> [SHORT PROBLEM 1]
How many lines of the records contain the string "where"? Reply with the number alone.

> [EXTRACTED TEXT]
# Minute Mount Plow Fisher



## Rsweares (Feb 17, 2013)

When I life the plow or angle, alot of vibration in the motor pump unit. when it lifts it shudders and only goes just so far, than the motor get real hot.
I changed out the motor, cleaned all connections, drained and cleaned out the reservoir and filter. Also cleaned all the valves in the back of the pump unit.
So "help" just don't know what to do????? :realmad:

Thanks

Rick
Cherry Valley MA


----------



## Morrissey snow removal (Sep 30, 2006)

are the grounds good? power plg end broken where u cant see it?


----------



## Rsweares (Feb 17, 2013)

I changed out the solenoid thinking it was in there, that I was only getting 9 volts at the motor.
But still not working right. Cables look good, I put the meter on the bat side of the solenoid I get 12.5 v, than put on the other side (plow side) I only get 9-8 volts....
The ground is good on the new motor, and the ground is good on the top of battery
What am I missing.....:realmad:


----------



## matts27 (Dec 21, 2007)

Rsweares;1605640 said:


> I changed out the solenoid thinking it was in there, that I was only getting 9 volts at the motor.
> But still not working right. Cables look good, I put the meter on the bat side of the solenoid I get 12.5 v, than put on the other side (plow side) I only get 9-8 volts....*solenoid is corroded most likely internally, can you take it apart and clean the pitting, carbon, off the contacts? This will solve your issue at the solenoid.*
> The ground is good on the new motor, and the ground is good on the top of battery
> What am I missing.....:realmad:


After you clean the solenoid contacts or replace the unit, check your voltages to the motor itself this will verify if the cable is good/clean or needs attention also.

Hope this helps, Matt.


----------



## matts27 (Dec 21, 2007)

Rsweares;1605640 said:


> I changed out the solenoid thinking it was in there, that I was only getting 9 volts at the motor....
> What am I missing.....:realmad:


Sorry, just re-read the post and realized you've changed the solenoid, disconnect the leads to the pump motor and report the voltages then. If you still get 9 to 8 volts with no load, meaning the motor isn't connected the cabling is bad or connections. If the voltages are constant at 12.5 to 13.8 than you have a pump/motor issue, clogged, tired or need of cleaning, ie new brushes, etc.

Matt


----------



## Banksy (Aug 31, 2005)

Side track alert!: I gotta say that's the funniest variation of a plow brand name or model I've seen yet. Minuteman...:laughing:


----------



## Rsweares (Feb 17, 2013)

Records from a dataset:
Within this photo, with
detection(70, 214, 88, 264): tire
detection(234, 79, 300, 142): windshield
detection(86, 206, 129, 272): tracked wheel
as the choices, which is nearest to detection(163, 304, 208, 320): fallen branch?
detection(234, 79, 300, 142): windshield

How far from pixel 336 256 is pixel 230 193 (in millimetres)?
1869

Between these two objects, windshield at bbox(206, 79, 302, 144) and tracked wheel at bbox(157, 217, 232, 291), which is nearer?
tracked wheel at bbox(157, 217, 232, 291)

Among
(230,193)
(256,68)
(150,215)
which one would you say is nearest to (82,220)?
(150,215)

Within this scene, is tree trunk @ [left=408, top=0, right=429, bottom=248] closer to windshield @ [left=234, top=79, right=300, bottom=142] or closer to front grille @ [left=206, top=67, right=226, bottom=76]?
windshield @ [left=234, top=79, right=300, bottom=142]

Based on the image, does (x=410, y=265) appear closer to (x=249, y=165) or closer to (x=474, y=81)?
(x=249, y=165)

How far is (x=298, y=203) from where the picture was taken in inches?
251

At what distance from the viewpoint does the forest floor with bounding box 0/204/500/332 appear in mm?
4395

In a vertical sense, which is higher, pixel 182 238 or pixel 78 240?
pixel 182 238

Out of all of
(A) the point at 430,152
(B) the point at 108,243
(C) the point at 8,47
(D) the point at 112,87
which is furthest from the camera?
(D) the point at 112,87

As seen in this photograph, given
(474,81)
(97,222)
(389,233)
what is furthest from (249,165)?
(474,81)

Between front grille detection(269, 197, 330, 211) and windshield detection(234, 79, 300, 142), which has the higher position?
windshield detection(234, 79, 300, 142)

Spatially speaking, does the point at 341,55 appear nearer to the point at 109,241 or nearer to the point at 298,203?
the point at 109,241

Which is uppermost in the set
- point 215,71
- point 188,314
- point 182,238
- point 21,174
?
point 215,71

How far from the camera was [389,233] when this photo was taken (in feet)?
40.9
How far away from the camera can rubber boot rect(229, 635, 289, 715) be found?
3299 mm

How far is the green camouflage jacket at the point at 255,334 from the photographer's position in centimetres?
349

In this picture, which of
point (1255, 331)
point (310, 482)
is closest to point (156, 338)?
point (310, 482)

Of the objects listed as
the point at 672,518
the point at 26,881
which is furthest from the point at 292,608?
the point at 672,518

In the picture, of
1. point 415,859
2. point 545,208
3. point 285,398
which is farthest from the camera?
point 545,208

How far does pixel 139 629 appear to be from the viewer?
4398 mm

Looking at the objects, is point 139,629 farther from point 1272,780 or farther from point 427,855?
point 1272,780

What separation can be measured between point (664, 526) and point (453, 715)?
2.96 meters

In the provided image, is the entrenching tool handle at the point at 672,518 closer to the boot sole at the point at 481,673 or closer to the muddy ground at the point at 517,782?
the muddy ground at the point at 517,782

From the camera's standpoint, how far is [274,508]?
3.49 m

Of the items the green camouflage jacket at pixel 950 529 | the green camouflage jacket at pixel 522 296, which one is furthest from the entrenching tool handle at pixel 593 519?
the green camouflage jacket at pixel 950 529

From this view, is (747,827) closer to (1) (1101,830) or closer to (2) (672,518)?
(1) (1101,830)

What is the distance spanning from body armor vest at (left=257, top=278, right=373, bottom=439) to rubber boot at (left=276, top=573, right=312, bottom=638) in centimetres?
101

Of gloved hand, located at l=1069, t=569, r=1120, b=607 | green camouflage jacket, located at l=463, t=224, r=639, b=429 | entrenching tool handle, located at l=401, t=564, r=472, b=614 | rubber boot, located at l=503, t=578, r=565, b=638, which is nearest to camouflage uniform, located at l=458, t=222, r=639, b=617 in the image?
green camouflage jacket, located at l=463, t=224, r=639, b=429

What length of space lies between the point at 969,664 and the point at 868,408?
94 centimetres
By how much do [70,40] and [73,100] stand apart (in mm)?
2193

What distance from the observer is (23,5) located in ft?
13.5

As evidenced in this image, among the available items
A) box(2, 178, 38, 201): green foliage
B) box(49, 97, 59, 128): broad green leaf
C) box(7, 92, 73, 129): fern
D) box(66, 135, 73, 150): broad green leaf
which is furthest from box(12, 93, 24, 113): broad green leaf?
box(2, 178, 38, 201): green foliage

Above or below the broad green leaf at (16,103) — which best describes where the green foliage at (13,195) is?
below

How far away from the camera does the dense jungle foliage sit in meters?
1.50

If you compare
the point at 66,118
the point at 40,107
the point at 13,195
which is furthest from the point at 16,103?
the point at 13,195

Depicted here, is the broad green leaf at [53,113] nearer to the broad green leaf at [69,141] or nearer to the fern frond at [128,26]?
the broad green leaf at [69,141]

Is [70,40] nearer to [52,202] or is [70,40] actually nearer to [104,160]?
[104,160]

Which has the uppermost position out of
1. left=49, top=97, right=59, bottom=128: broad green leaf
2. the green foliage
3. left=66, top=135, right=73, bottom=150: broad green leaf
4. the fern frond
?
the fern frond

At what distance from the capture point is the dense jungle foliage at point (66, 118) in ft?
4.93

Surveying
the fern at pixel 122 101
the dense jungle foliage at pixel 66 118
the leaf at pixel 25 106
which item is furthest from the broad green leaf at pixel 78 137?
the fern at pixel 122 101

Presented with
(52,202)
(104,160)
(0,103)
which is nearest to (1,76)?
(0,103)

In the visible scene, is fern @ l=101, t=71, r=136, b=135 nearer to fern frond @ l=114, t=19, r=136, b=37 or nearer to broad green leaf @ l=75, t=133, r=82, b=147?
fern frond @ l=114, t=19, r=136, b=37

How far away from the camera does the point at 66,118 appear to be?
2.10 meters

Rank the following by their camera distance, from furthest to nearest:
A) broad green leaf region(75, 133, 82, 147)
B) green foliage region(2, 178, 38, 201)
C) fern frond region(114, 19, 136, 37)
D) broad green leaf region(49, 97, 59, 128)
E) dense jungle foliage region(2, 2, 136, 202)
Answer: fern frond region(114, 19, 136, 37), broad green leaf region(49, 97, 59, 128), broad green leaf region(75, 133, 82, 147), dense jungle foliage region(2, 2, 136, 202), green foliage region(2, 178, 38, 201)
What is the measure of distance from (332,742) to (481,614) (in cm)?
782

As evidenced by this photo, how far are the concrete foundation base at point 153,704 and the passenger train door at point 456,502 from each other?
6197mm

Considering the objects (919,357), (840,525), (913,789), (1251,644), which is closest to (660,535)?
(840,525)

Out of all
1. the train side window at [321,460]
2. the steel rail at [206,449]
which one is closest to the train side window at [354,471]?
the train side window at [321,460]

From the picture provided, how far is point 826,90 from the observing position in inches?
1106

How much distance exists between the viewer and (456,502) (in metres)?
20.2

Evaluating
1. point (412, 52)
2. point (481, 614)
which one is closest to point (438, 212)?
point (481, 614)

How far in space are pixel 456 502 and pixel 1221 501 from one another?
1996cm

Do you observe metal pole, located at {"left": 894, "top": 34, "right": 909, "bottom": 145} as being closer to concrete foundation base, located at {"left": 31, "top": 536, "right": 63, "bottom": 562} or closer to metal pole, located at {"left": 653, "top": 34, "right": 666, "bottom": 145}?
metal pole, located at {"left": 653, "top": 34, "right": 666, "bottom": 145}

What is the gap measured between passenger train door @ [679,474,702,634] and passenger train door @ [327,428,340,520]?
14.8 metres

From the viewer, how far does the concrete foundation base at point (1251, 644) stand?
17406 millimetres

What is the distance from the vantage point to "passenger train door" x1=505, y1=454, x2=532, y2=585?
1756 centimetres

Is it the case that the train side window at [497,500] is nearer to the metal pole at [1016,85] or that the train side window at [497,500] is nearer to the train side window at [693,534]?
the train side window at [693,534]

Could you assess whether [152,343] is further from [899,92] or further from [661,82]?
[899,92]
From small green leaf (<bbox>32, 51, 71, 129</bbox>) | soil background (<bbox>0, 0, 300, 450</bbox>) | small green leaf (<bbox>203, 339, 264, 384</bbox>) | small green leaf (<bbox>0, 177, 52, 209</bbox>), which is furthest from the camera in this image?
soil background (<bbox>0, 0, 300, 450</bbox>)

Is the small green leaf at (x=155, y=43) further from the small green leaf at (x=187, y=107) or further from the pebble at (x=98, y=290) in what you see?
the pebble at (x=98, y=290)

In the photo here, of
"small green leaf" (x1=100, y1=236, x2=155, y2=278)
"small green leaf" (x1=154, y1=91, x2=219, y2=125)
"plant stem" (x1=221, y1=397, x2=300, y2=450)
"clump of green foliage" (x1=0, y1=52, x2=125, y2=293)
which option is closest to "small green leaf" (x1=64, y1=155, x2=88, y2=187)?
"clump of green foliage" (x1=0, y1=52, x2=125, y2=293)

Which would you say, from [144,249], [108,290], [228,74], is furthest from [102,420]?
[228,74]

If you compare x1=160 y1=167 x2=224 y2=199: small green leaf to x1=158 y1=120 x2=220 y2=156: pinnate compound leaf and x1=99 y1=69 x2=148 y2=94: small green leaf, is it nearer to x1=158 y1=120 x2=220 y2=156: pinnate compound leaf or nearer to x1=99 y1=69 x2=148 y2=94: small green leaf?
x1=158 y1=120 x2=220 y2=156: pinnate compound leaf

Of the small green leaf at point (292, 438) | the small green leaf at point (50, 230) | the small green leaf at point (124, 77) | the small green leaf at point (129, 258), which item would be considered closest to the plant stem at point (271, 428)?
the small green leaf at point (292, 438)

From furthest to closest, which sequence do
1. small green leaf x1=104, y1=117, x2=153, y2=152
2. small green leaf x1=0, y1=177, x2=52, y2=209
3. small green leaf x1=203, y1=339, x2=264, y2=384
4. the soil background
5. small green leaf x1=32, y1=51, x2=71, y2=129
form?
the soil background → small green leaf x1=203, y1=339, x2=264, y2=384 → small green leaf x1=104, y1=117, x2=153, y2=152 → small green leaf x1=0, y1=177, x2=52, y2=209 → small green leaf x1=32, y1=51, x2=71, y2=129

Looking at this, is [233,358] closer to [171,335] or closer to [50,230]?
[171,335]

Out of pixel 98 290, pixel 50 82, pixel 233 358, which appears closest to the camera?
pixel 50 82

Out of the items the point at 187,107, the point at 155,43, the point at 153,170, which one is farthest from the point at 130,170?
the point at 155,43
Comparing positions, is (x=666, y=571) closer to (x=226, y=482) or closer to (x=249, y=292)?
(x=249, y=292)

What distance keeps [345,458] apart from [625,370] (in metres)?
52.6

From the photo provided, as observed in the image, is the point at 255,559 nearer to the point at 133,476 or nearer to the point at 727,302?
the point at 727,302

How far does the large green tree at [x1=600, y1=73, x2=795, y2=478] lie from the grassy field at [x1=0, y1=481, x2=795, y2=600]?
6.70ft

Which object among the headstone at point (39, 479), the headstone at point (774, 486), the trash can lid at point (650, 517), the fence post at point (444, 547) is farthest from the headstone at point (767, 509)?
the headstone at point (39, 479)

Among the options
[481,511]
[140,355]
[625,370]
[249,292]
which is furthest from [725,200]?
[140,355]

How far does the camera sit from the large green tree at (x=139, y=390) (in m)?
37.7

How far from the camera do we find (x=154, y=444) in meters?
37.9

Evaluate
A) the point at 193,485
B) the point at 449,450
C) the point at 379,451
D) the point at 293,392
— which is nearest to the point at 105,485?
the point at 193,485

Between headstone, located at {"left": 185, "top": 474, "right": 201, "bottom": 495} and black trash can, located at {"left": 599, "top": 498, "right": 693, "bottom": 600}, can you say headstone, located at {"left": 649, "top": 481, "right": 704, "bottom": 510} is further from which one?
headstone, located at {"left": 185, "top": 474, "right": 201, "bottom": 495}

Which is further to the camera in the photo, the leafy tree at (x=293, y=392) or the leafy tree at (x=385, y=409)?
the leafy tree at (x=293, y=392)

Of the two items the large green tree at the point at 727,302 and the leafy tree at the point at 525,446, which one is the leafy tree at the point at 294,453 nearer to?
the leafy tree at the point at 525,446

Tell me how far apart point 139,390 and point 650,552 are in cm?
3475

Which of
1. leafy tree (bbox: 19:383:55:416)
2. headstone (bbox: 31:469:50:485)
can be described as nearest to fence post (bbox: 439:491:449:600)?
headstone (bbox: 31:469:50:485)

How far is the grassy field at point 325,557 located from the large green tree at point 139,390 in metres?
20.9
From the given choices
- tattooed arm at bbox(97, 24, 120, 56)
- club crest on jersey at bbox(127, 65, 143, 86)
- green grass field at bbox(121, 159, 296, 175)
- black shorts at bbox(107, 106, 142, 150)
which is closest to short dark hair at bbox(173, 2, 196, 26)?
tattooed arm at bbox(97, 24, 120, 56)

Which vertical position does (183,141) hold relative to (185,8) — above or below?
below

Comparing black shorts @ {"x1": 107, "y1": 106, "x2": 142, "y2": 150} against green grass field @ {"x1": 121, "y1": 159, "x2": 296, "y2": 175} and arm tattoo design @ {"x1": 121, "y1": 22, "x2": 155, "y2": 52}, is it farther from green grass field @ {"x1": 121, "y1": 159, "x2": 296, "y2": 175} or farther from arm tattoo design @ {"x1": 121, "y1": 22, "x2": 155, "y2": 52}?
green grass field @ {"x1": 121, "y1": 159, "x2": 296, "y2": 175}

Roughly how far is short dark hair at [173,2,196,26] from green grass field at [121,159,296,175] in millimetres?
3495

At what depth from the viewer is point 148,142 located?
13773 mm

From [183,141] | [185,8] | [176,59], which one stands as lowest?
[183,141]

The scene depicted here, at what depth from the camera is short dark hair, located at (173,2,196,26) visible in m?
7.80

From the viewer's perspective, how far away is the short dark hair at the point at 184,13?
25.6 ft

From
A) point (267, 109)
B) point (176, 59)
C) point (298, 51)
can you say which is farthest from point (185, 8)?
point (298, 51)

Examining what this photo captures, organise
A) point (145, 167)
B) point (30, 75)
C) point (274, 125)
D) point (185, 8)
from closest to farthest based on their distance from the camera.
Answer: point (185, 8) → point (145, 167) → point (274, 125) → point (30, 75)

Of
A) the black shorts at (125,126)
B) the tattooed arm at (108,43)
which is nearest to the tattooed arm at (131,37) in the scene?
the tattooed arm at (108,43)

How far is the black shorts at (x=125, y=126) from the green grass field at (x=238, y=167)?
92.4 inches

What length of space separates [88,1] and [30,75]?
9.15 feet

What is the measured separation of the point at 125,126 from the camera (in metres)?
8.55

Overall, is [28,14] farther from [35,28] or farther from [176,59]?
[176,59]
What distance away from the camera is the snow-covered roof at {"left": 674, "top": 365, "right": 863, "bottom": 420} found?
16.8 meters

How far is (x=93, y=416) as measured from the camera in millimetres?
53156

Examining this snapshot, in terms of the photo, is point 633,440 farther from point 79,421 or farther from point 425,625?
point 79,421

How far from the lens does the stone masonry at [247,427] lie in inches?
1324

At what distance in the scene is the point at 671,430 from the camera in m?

> [SHORT PROBLEM 2]
Do these statements agree with the forum thread about the Fisher Minute Mount plow? Answer yes or no for each and quote the deciding words from the thread. (a) Rsweares measured 12.5 volts on the battery side of the solenoid. (b) Rsweares replaced the reservoir of the pump unit. (c) matts27 said that readings holding at 12.5 to 13.8 volts with the motor leads disconnected point to bad cabling.

> [FINAL RESULT 1]
2

> [FINAL RESULT 2]
(a) Yes: "I put the meter on the bat side of the solenoid I get 12.5 v"
(b) No: "drained and cleaned out the reservoir and filter"
(c) No: "If the voltages are constant at 12.5 to 13.8 than you have a pump/motor issue"